### Work required
In the management's report on internal control, which framework was the evaluation of internal control effectiveness based on?

─── Exercise text

MANAGEMENT’S REPORT ON INTERNAL CONTROL OVER FINANCIAL REPORTING

Our Company’s management is responsible for establishing and maintaining adequate internal control over financial reporting, as such term is defined in Exchange Act Rule 13a-15(f). Internal control over financial reporting is a process designed to provide reasonable assurance regarding the reliability of financial reporting and the preparation of our consolidated financial statements for external purposes in accordance with generally accepted accounting principles. Under the supervision and with the participation of our Company’s management, including the Chief Executive Officer and Chief Financial Officer, we conducted an evaluation of the effectiveness of our internal control over financial reporting based on the framework in Internal Control—Integrated Framework (2013) issued by the Committee of Sponsoring Organizations of the Treadway Commission.
Our internal control over financial reporting includes those policies and procedures that: (1) pertain to the maintenance of records that, in reasonable detail, accurately and fairly reflect the transactions and dispositions of our assets; (2) provide reasonable assurance that transactions are recorded as necessary to permit preparation of our consolidated financial statements in accordance with generally accepted accounting principles, and that our receipts and expenditures are being made only in accordance with authorizations of our management and directors; and (3) provide reasonable assurance regarding prevention or timely detection of unauthorized acquisition, use or disposition of our assets that could have a material effect on our consolidated financial statements.

──────
─── Collected material

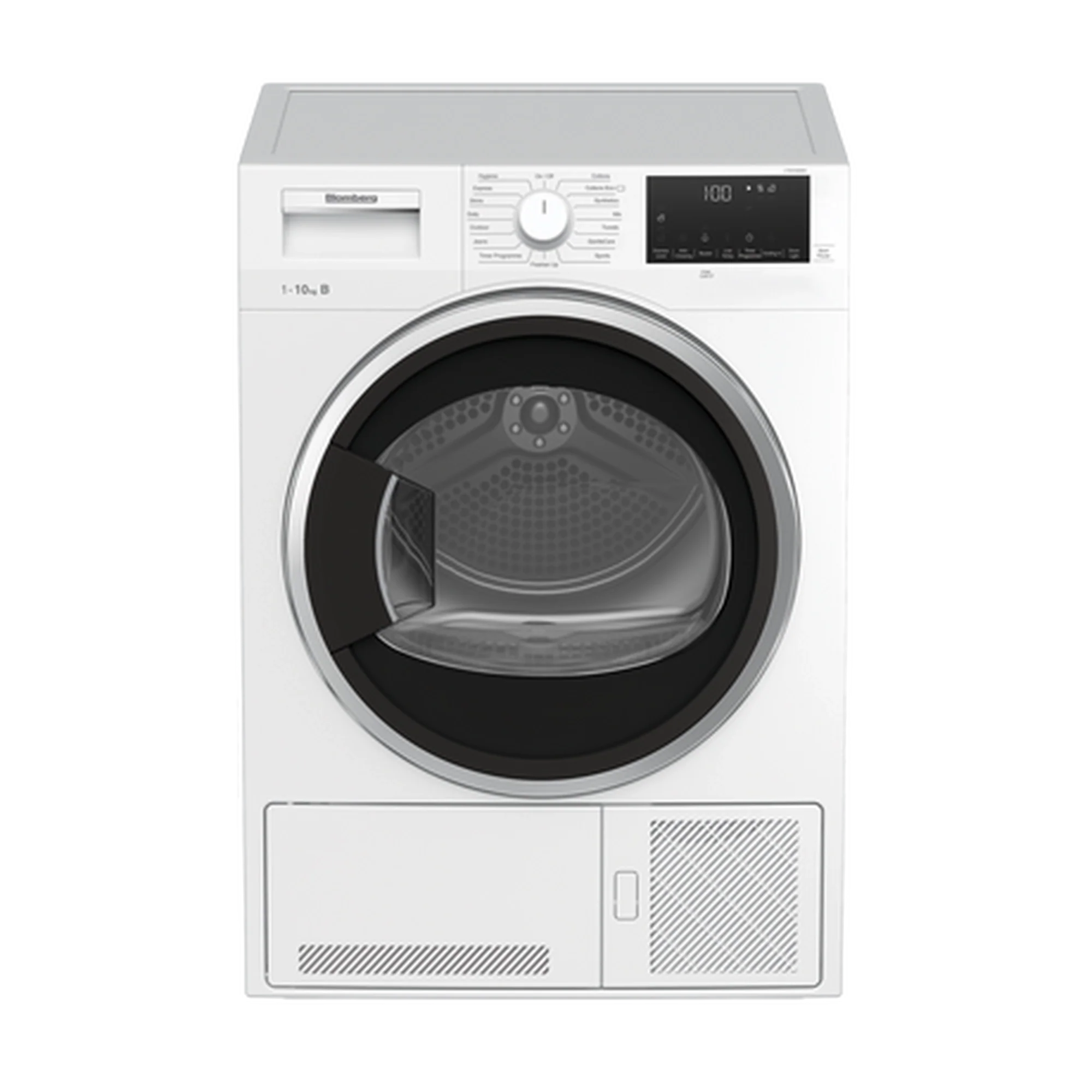 Blomberg LTK310030W 10kg Condenser Tumble Dryer - White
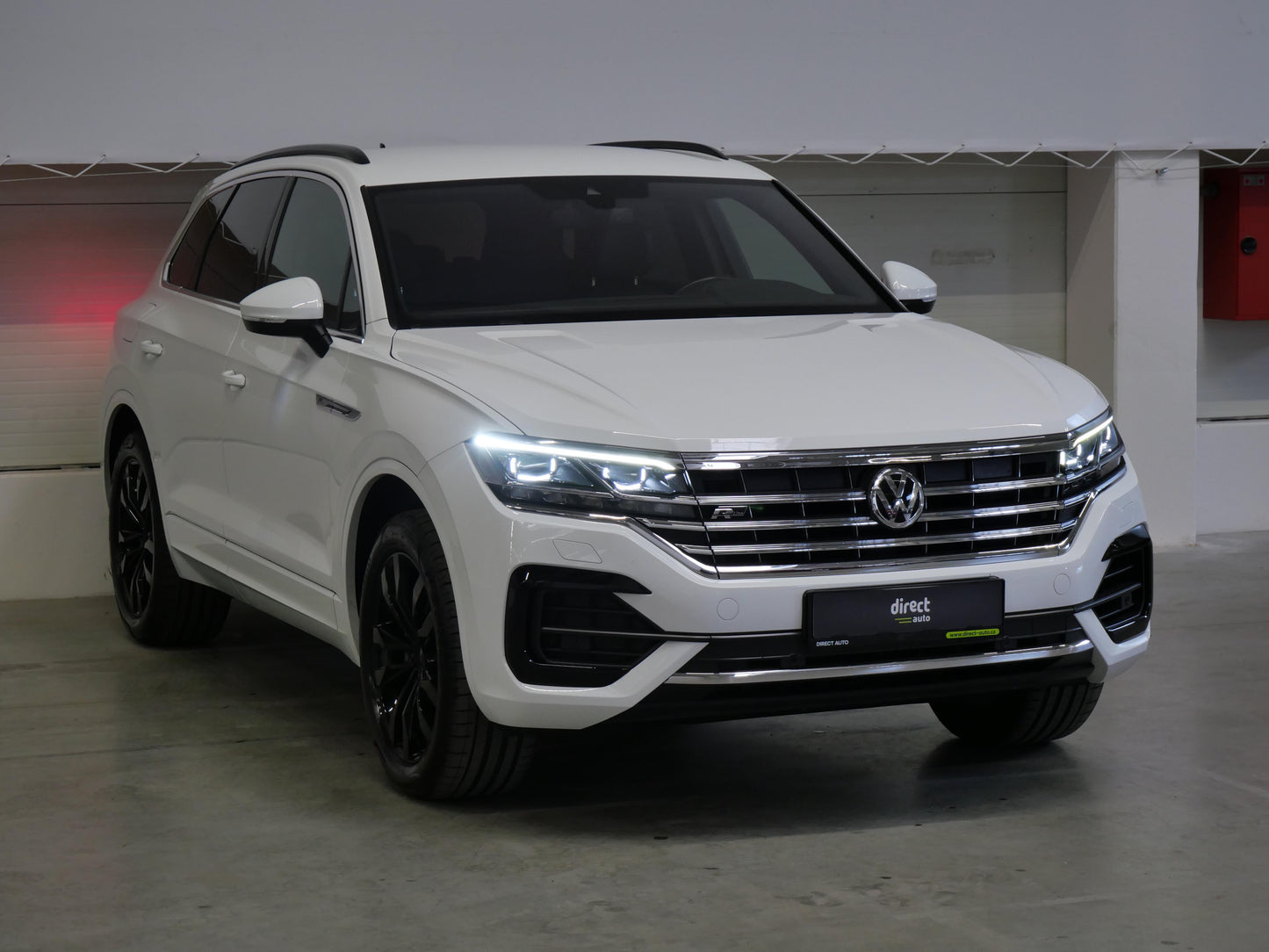Volkswagen Touareg 3.0 TDI 210 kW Elegance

──────

### Exercise output
Internal Control—Integrated Framework (2013), issued by the Committee of Sponsoring Organizations of the Treadway Commission.